Mapping embankment=yes on a way feature on the crest remains my starter’s option for simple cases. If there is no way feature on the crest, it doesn’t work. That’s where man_made=embankment comes in, which comes with directionality, so the crest becomes two lines. That comes in handy for the cases where the crest widens, curves, has buildings and landuses, is asymmetric, becomes a retaining wall at one side, etcetera. I have shown a few examples.
This increases the line count from one to two, I think. In your example, it would probaby be overkill, in many cases it is necessary to map ground truth.

Now looking at the slopes, you suggest using an area for each slope (or one area for the whole dyke?) What exactly would this area be? At the top I think the crest line (in your case the way of the path), and at the bottom the toe line, correct? Then, if you map one slope, somewhere there is an ascending part and somewhere a descending part. Of you map the whole dyke in one area you will in fact have to map sections, and you will have section lines with an ascending part and a descending part.

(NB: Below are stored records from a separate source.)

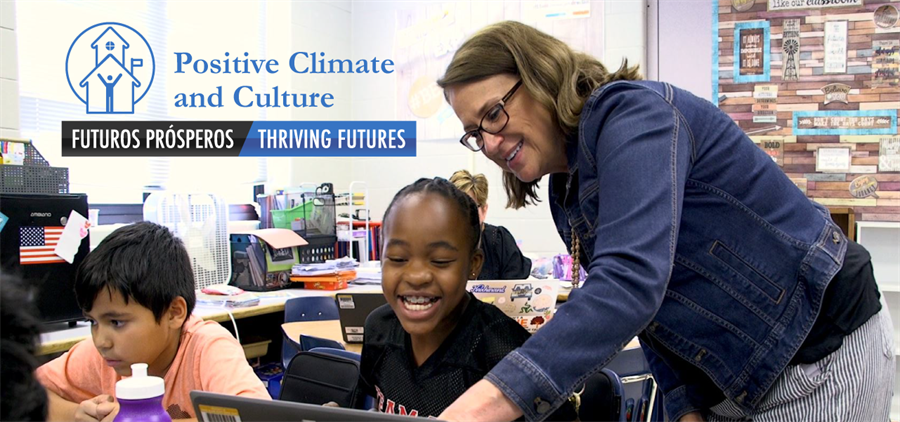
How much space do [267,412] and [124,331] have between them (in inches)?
33.0

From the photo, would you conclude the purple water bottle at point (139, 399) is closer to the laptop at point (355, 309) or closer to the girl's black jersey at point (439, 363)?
the girl's black jersey at point (439, 363)

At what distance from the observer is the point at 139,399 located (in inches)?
35.5

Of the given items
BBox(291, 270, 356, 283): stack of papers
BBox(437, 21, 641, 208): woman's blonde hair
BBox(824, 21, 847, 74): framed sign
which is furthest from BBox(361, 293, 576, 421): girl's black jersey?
BBox(824, 21, 847, 74): framed sign

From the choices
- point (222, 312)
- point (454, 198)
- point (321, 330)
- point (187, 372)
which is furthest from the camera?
point (222, 312)

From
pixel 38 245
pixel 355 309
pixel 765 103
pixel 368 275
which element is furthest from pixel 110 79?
pixel 765 103

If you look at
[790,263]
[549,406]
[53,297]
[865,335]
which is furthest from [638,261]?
[53,297]

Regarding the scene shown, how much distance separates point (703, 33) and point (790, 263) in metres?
3.81

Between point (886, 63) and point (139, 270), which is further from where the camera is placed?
point (886, 63)

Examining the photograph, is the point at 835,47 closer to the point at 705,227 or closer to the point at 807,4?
the point at 807,4

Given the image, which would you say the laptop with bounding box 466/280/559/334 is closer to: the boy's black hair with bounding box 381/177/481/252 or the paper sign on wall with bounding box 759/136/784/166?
the boy's black hair with bounding box 381/177/481/252

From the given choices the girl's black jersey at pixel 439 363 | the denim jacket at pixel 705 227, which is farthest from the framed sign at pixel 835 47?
the girl's black jersey at pixel 439 363

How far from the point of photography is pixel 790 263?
976 millimetres

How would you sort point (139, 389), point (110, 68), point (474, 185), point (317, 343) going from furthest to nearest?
point (110, 68), point (474, 185), point (317, 343), point (139, 389)

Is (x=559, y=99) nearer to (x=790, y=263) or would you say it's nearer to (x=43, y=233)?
(x=790, y=263)
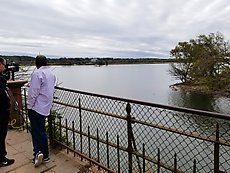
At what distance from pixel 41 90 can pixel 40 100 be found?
0.48 feet

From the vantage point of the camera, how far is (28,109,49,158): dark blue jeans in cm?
329

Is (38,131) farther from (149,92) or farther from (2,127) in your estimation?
(149,92)

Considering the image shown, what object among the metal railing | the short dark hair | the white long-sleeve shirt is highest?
the short dark hair

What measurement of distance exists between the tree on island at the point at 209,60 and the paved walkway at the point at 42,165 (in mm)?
25263

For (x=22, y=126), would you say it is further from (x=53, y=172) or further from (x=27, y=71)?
(x=27, y=71)

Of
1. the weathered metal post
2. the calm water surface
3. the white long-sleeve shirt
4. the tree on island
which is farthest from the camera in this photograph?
the tree on island

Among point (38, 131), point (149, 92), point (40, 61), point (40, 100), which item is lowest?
point (149, 92)

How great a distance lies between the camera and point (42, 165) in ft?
11.2

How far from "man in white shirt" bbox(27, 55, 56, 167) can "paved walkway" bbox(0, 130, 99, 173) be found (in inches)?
5.6

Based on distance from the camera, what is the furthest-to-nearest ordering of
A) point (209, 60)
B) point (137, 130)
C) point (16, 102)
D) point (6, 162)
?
point (209, 60), point (137, 130), point (16, 102), point (6, 162)

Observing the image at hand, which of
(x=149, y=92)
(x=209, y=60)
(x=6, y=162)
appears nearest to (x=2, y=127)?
(x=6, y=162)

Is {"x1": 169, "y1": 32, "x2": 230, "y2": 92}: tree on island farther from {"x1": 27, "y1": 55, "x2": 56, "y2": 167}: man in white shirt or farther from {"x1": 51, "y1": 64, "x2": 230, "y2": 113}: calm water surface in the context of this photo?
{"x1": 27, "y1": 55, "x2": 56, "y2": 167}: man in white shirt

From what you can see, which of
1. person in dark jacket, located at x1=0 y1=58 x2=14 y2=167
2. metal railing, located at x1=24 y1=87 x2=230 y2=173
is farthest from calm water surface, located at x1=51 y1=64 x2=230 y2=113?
person in dark jacket, located at x1=0 y1=58 x2=14 y2=167

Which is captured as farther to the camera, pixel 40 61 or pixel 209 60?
pixel 209 60
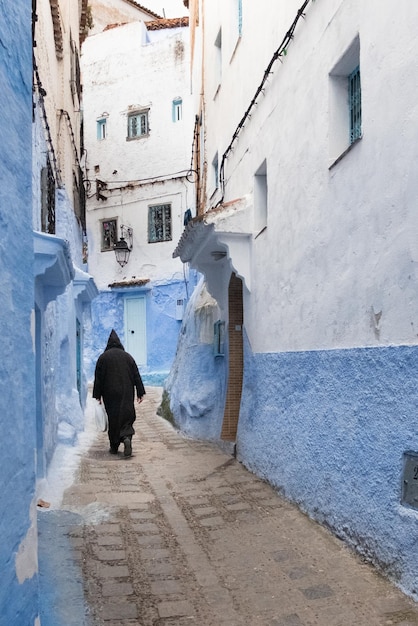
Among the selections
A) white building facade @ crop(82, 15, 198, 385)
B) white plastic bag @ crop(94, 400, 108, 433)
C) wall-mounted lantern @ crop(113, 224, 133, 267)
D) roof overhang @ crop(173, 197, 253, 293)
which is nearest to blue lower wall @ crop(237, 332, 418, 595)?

The direction values, I don’t understand. I probably lack some knowledge here. A polygon in OSM has one direction for the whole polygon, and you can’t assign different tags to sections of the polygon, I thought? If that is the case, the whole polygon will have one rendering, e.g. arrows pointing to the right side of the way. To my knowledge, you can’t have one part of a polygon showing arrows and another part hachures (and other parts showing nothing). In other words, for different rendering you need a different OSM object.

I very much intend to keep the man_made=embankment tag as it is.
I have a few questions about this suggestion:

  1. Is your suggestion to map the whole dyke (two slopes and a crest) as one area, with the man_made=embankment line in the middle? Or an area for one side of the embankment?
  2. Where exactly would I place the outline of this area?
  3. How would the area be rendered?